- **Work to do**: Reproduce the listing below word for word, from the line containing "Within the scene" through the last line of the listing.
-- Supplied material start --
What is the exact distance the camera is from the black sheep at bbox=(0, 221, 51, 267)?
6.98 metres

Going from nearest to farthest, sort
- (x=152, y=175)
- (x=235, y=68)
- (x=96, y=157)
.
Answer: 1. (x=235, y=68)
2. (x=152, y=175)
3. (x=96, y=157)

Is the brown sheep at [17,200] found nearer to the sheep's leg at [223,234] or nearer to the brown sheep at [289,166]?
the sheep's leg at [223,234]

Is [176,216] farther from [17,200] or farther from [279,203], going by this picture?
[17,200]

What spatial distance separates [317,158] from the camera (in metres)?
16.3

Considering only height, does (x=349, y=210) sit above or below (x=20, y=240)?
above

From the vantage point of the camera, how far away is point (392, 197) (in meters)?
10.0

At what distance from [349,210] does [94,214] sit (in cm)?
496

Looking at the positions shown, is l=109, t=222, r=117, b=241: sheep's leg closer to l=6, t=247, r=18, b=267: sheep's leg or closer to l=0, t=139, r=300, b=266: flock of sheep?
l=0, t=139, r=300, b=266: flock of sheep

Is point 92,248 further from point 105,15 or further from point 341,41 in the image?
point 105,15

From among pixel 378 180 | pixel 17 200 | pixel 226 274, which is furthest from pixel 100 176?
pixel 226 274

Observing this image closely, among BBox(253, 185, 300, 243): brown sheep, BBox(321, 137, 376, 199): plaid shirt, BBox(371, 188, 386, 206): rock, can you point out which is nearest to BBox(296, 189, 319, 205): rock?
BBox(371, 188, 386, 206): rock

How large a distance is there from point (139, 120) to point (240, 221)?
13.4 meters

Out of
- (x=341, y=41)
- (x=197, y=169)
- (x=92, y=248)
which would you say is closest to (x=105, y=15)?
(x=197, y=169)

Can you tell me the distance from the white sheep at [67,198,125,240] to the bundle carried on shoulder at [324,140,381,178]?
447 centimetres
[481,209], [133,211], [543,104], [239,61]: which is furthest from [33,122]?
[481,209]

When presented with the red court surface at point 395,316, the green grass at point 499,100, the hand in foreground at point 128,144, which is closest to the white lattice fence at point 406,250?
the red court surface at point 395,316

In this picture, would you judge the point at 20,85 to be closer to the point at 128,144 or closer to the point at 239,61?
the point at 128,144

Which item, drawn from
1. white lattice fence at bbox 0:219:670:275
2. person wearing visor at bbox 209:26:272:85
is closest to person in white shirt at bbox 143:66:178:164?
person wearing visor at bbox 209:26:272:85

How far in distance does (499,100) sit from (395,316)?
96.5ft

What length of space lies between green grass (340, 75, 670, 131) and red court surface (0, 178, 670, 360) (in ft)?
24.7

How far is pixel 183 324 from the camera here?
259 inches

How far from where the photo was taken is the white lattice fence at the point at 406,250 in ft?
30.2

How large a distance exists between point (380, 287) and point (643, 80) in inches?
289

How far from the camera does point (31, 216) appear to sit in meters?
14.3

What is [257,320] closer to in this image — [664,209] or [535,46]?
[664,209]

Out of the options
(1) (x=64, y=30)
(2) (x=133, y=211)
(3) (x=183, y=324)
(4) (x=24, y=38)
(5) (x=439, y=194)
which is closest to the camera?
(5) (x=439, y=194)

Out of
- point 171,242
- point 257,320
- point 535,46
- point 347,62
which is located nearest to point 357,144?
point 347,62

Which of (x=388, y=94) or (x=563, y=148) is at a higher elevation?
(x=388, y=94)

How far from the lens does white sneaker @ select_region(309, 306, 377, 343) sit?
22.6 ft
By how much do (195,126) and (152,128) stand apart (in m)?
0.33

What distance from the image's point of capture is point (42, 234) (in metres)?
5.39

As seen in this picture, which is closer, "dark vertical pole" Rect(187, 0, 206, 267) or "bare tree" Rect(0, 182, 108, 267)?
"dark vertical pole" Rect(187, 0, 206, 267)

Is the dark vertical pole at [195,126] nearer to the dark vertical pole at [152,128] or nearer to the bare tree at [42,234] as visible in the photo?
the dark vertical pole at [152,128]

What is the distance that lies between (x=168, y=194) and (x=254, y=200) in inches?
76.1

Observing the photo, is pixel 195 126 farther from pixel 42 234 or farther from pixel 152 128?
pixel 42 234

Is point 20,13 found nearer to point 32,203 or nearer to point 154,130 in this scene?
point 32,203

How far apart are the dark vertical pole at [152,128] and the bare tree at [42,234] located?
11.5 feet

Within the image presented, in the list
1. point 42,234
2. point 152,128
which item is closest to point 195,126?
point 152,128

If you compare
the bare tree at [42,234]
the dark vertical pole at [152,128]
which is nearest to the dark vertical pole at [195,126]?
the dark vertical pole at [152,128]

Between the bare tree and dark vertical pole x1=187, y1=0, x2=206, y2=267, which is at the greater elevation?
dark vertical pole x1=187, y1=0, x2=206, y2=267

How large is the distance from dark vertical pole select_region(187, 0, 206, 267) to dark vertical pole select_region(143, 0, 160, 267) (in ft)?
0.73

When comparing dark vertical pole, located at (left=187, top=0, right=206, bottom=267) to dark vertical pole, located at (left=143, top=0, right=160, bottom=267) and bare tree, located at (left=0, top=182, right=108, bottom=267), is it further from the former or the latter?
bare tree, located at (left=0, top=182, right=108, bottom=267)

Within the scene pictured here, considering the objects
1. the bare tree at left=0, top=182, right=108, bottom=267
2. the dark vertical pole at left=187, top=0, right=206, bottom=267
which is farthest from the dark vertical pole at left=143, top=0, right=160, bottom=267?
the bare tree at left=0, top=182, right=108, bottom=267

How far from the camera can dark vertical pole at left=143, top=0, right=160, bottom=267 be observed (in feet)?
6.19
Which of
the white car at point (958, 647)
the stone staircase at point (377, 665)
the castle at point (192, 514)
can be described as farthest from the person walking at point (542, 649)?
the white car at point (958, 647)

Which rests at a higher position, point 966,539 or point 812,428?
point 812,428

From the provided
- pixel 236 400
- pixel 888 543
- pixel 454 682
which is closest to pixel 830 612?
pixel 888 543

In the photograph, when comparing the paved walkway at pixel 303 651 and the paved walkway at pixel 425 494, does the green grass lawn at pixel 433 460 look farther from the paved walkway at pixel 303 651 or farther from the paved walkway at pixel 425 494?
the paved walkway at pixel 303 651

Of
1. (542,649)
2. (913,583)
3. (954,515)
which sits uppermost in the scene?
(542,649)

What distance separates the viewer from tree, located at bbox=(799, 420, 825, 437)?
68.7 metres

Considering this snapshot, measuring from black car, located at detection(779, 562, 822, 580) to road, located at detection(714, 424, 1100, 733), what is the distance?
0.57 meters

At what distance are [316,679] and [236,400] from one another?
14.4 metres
-- Supplied material end --
- **Response to this task**:
Within the scene pictured here, considering the objects
1. the bare tree at left=0, top=182, right=108, bottom=267
2. the dark vertical pole at left=187, top=0, right=206, bottom=267
which is farthest from the dark vertical pole at left=143, top=0, right=160, bottom=267?
the bare tree at left=0, top=182, right=108, bottom=267

How far from the camera can dark vertical pole at left=143, top=0, right=160, bottom=267 be observed (in feet)?
6.19
Which of
the white car at point (958, 647)
the stone staircase at point (377, 665)
the castle at point (192, 514)
can be described as farthest from the person walking at point (542, 649)?
the white car at point (958, 647)

Which rests at a higher position, point 966,539 or point 812,428?
point 812,428

From the provided
- pixel 236 400
- pixel 888 543
- pixel 454 682
which is closest to pixel 830 612?
pixel 888 543

In the photograph, when comparing the paved walkway at pixel 303 651 and the paved walkway at pixel 425 494, does the green grass lawn at pixel 433 460 look farther from the paved walkway at pixel 303 651 or farther from the paved walkway at pixel 425 494?
the paved walkway at pixel 303 651

Of
1. (542,649)
2. (913,583)
3. (954,515)
which sits uppermost in the scene?
(542,649)

What distance separates the viewer from tree, located at bbox=(799, 420, 825, 437)?
68.7 metres

Considering this snapshot, measuring from black car, located at detection(779, 562, 822, 580) to road, located at detection(714, 424, 1100, 733), what is the distance?
0.57 meters

At what distance are [316,679] and [236,400] from one another?
14.4 metres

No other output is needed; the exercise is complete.